The guesses were based on the frequency with which the volunteers used certain words — which was kind of interesting. People who used a lot of unprintable slang terms for genitalia and sex acts were more likely to have been diagnosed with sexually transmitted infections, which isn’t really that mysterious. More surprising was the fact that people who made the most use of the words “God” and “pray” were more likely to have Type 2 diabetes.
Researchers too often assume causal relationships when it seems vaguely plausible — including cases where prayer was associated with lack of a disease. Here, it seems unlikely that posting about God or prayer causes disease. It might be, instead, that there’s a connection between religious tradition and food tradition, and a connection between food traditions and Type 2 diabetes. Or maybe diabetes and discussion of prayer are more common in the same parts of the nation, for unrelated reasons.
So why was the news presented as a big deal? For one thing, it’s easy to make your prediction sound impressive or scary by comparing it to something that’s not very predictive.
In a press release, one of the researchers boasted that their analysis was more predictive of Type 2 diabetes than was body mass index, but the latest evidence suggests body mass index was overrated as a predictor of health problems.
The press release also made much of the fact that the Facebook feeds did better than ordinary demographic data for almost half the conditions studied, but demographic data isn’t that high of a benchmark.
Researchers did something similar several years ago to build up claims that the company Cambridge Analytica could glean information from Facebook feeds and use it to outperform people’s friends in predicting results of personality tests — information that could help the company manipulate audiences with political ads. It sounds scary, but friends are not that good at predicting such results. People are not that good at it even for themselves.
The technique used for the health condition study might still prove useful for discerning patterns in public health.
“What’s exciting about this is that it provides the first set of evidence that you can use social media to predict disease,” said Sean Young, head of the University of California Institute for Prediction Technology. “The main benefits are to researchers,” so far, he said. This technique is not going to be deployed as a substitute for your annual physical or a basis for public health policy.
That reality is reassuring for our privacy, if disappointing for those wanting Facebook to deliver deep new insights into why people get sick.
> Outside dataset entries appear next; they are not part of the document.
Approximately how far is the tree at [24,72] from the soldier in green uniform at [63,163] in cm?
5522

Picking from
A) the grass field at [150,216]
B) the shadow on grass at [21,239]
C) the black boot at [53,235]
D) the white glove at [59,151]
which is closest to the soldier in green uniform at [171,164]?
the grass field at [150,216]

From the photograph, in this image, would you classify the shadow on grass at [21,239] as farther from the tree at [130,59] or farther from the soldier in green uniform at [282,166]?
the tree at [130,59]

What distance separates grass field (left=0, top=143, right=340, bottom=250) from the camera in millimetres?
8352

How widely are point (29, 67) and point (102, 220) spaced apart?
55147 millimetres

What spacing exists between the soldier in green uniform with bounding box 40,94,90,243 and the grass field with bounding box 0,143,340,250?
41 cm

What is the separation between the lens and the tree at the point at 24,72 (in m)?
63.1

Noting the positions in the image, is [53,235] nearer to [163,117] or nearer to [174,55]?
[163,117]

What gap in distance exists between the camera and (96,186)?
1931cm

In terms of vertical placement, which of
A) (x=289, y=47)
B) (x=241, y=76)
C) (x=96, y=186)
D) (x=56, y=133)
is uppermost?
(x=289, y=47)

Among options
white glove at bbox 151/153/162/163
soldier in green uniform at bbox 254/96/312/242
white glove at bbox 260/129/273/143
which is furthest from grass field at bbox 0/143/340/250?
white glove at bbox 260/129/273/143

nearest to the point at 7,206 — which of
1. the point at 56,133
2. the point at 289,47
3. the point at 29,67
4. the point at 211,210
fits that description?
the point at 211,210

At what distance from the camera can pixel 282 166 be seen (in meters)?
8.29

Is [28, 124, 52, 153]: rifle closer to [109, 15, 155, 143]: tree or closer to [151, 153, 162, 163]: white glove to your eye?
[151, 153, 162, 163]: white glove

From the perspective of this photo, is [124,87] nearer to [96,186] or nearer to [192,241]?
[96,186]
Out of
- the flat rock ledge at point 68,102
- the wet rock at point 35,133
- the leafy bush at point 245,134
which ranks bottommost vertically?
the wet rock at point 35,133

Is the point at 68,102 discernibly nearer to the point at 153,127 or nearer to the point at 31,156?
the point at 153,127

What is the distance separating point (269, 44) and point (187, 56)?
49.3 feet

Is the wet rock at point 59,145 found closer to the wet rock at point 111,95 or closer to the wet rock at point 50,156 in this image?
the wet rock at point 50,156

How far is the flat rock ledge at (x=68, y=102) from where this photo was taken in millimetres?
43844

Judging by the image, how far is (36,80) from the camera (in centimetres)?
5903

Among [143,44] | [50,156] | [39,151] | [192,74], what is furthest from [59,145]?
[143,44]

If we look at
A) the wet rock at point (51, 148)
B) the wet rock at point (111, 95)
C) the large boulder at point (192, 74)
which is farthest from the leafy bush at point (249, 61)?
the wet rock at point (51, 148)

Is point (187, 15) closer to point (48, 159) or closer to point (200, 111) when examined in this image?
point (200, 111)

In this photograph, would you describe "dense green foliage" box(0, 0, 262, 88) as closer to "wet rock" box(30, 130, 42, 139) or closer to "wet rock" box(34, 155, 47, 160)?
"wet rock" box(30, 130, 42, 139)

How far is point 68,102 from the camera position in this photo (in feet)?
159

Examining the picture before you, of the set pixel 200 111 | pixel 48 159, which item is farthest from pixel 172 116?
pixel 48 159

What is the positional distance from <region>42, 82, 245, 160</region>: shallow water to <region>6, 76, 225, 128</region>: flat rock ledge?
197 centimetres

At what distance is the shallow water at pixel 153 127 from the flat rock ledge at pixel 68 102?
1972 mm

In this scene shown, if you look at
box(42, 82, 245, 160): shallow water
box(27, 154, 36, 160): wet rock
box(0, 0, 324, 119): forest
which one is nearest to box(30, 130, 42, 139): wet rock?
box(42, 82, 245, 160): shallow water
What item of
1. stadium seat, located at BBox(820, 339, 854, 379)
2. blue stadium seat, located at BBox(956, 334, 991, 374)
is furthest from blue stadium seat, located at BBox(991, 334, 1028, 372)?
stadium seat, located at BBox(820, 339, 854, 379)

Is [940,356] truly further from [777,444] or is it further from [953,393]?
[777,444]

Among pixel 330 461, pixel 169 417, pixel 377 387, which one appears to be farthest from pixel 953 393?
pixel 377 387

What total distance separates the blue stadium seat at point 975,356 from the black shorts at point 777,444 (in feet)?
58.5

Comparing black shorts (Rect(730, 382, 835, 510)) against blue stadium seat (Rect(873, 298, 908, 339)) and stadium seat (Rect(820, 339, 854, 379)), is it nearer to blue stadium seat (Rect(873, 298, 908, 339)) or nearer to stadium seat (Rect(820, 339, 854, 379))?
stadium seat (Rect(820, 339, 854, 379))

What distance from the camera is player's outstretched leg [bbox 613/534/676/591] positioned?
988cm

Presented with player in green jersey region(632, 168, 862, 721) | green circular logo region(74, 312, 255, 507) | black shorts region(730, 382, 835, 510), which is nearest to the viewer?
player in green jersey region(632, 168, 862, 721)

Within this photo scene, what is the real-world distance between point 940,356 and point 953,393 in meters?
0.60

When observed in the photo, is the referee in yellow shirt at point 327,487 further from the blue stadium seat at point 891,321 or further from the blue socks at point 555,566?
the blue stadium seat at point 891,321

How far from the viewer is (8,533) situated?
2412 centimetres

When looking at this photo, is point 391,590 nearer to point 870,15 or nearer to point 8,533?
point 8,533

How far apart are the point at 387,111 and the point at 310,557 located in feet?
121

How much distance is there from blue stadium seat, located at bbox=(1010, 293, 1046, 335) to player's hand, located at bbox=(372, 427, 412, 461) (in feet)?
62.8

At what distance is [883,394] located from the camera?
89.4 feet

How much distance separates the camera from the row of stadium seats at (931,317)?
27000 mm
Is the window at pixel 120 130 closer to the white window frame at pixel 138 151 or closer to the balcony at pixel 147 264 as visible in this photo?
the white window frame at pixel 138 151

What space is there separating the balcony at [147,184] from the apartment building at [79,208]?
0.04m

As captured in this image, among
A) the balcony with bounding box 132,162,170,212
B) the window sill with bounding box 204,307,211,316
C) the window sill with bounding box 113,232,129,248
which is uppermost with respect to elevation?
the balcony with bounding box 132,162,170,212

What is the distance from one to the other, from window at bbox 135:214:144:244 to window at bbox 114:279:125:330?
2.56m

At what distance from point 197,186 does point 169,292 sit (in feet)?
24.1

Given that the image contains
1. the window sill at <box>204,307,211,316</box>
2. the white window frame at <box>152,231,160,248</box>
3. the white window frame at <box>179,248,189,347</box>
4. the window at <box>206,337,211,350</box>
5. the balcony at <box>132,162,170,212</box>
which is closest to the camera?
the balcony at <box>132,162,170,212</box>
Even with some advanced big data techniques that scanned 20 million words, researchers didn’t do much better than they would have using demographic data and guesswork. Also, remember: The less you share, the less they can figure out.
Faye Flam is a Bloomberg Opinion columnist. She has written for The Economist, The New York Times, The Washington Post, Psychology Today, Science and other publications. She has a degree in geophysics from the California Institute of Technology.